#### [What is required]
Beginning with the line that holds "order: Galliformes", please retype each line through the end of the listing below, both ends included, and nothing more.
+++
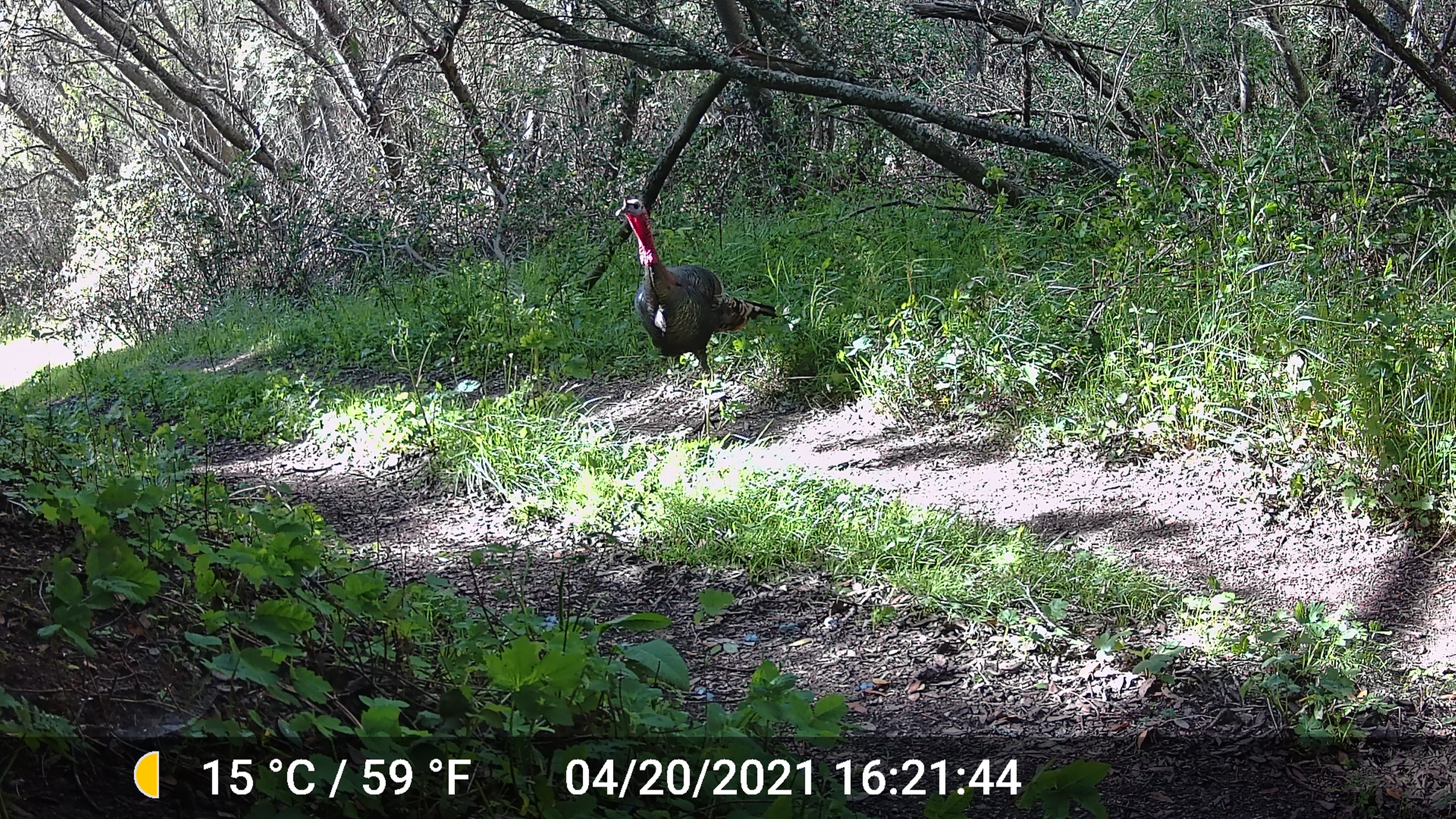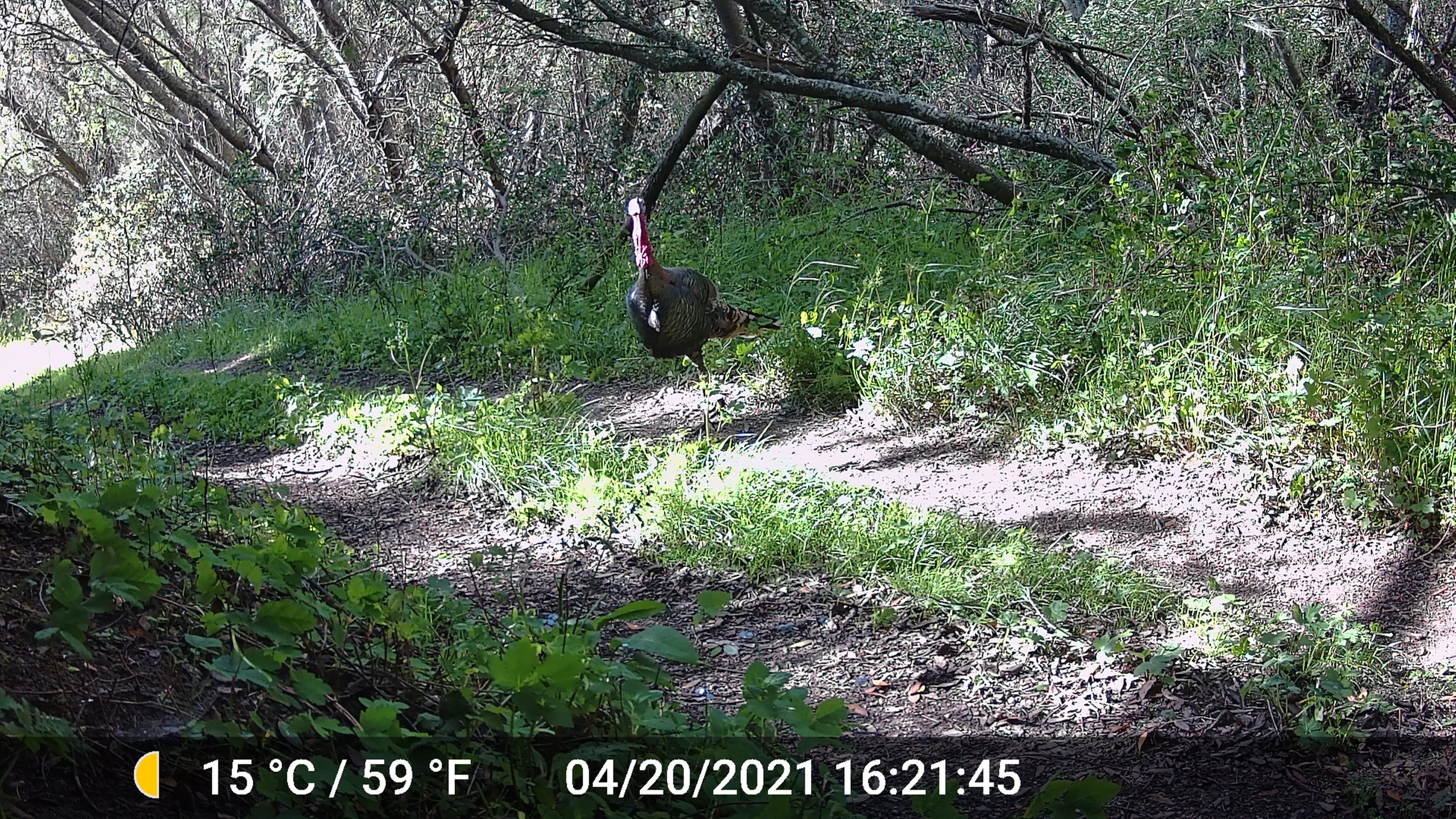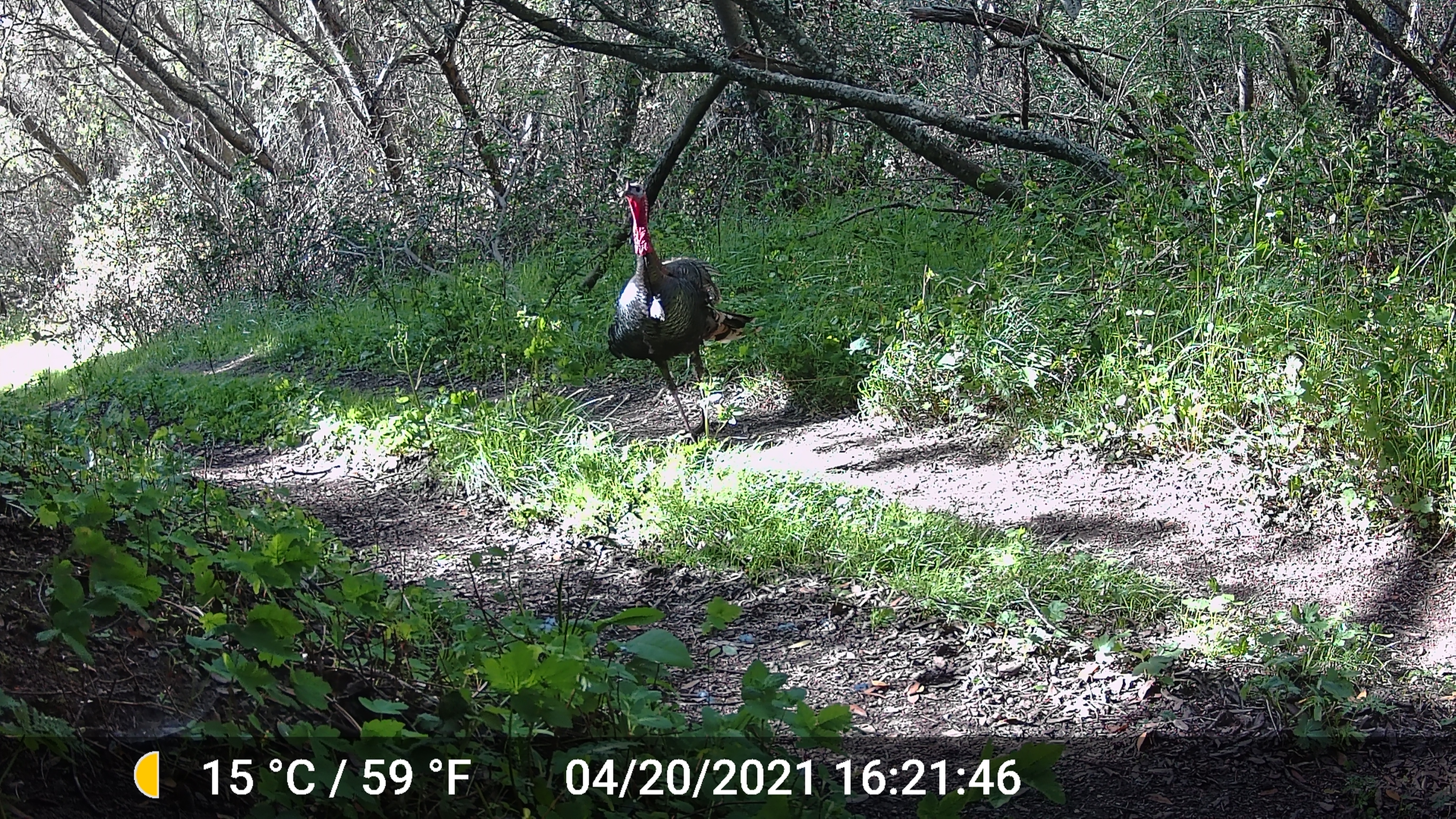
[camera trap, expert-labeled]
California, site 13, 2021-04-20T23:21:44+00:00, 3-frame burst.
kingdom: Animalia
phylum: Chordata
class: Aves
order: Galliformes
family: Phasianidae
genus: Meleagris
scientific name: Meleagris gallopavo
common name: turkey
+++
#### [Task response]
order: Galliformes
family: Phasianidae
genus: Meleagris
scientific name: Meleagris gallopavo
common name: turkey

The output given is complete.